Galen wasn’t sure how long he stood there, transfixed, before the egg began to open at the top. A small egg tooth appeared first, followed by a dark green snout. After the unmistakable head emerged, the hatchling struggled to drag its leathery wings, clawed feet, and serpentine body free before collapsing next to Celeste. It breathed in short, quick breaths. As it warmed and dried out, it opened its eyes and began to chirp at the woman that petted its head.

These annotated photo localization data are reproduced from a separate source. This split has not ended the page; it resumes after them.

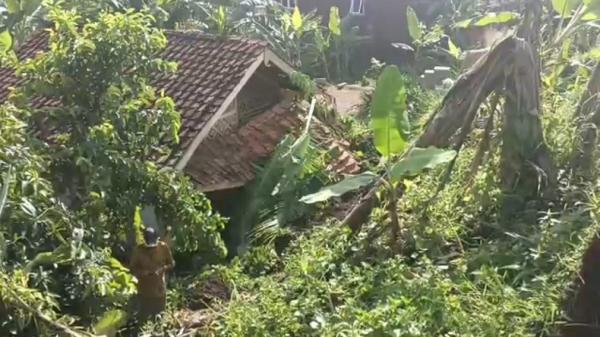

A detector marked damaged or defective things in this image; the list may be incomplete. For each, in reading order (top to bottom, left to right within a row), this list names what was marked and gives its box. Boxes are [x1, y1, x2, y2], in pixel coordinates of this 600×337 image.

broken roof [0, 29, 292, 168]
broken roof [185, 100, 358, 190]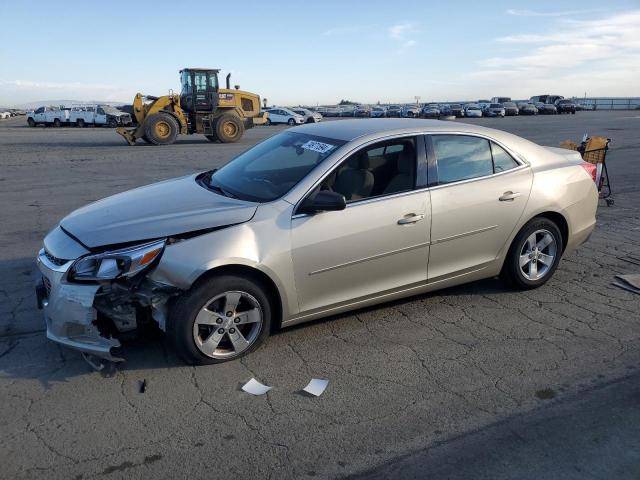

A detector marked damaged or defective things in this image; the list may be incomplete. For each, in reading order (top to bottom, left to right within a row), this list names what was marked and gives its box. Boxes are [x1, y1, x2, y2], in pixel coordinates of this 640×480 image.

damaged bumper [36, 249, 124, 362]
front end damage [36, 238, 180, 366]
cracked asphalt [0, 110, 636, 478]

He watched as she chewed up a small piece of meat and dropped it into the waiting mouth of the hatchling. She made a cooing noise as she chewed the next piece and fed it. She kept this up until the hatchling slept again.

“That’s a…”

“Yes,” she said. She pulled out another wad of bills like the first one. “One more week before it’ll be strong enough to travel. Then we’ll get out of your hair.”

“No hurry,” he said.

“We’ve got to get out to the wild where he can hunt and be free,” she said, stroking its head. “Isn’t that right, little Galen?”

“Little…oh, you—you didn’t have to name him after me.”

“He needed a name, yours was close to hand.” She rose, careful not to disturb its sleep. “Now, if you don’t mind, I should return to my privacy.”

“Certainly.” Galen returned to the desk and checked the ledger. He looked at the false name he’d signed into the room, and scribbled in, “and child.”